The DNA of a frame-up

There is growing concern that the trial of two men for the Real IRA attack on Massareene British Army base two years ago, currently underway, could result in a major miscarriage of justice.

After eight days of court hearings, Crown prosecutors have gone to extreme and unprecedented lengths to link republican ‘dissident’ Colin Duffy and Tyrone man Brian Shivers to the alleged getaway car used in the attack.

In March 2009, two British soldiers were killed in the deadliest attack by the breakaway IRA groups in recent years.

Traces of DNA presented as evidence before the court this week are infinitessimally small -- one government forensic scientist admitted the sample consisted of “zero” DNA. The weight of the sample is about a 100 billion times smaller than a gram.

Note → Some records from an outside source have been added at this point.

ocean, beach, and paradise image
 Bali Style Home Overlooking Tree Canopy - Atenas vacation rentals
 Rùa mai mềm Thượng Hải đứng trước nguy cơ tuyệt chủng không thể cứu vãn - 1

However, Crown prosecutors have presented the juryless court with American ‘expert’ Mark Perlin, who said he had linked Duffy and Shivers to the sample through his own unique testing method.

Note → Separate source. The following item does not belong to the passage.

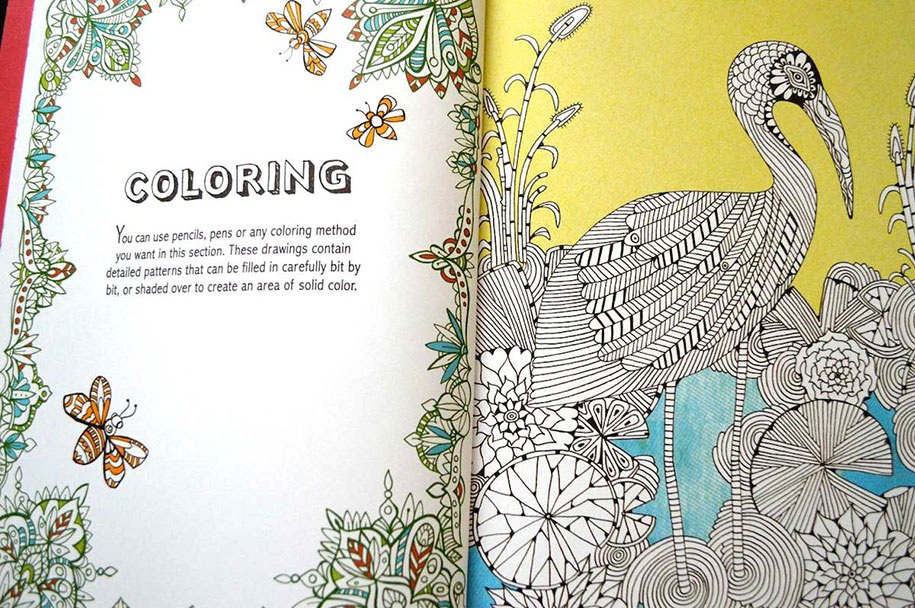 adult-coloring-book-antistress-creative-therapy-hannah-davies-richard-merritt-jo-taylor-6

Perlin’s computer-based method of analysing genetic samples is new and has never once been admitted as evidence in a British or Irish court.

Defence lawyer Patrick O’Connor claimed Perlin was so focused on his “mission” to get his own forensic method accepted within the scientific community that he lacked the objectivity to acknowledge its reliability was not proven.

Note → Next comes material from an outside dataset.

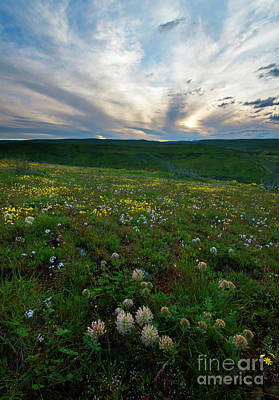 Big Meadows Photograph - Big Headed Clover Sunset by Mike Dawson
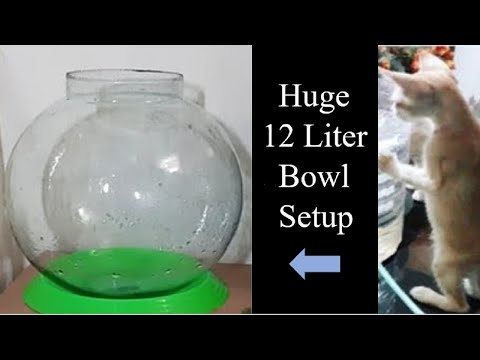 How To Set Up Biggest Fish Bowl ( 12 Litre ) | Fish Bowl Setup | Aquarium Setup | Easy Bowl Setup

Mr O’Connor warned that Perlin may be prepared to exaggerate and tell partial truths in order to promote and sell his unique testing technique. The court heard that he was a 90% stakeholder in the company that operates the ‘True Allele’ ultra-low-copy DNA testing system.

On the eighth day of the trial at Antrim Crown Court, the US scientist admitted that he may have employed ‘dramatic touches’ when describing his method to lay audiences.

Mr O’Connor argued that Perlin was exaggerating the merits of his own, unvalidated system at the expense of others, and pointed out that in the one case he was previously involved with in England his evidence had been ruled inadmissable.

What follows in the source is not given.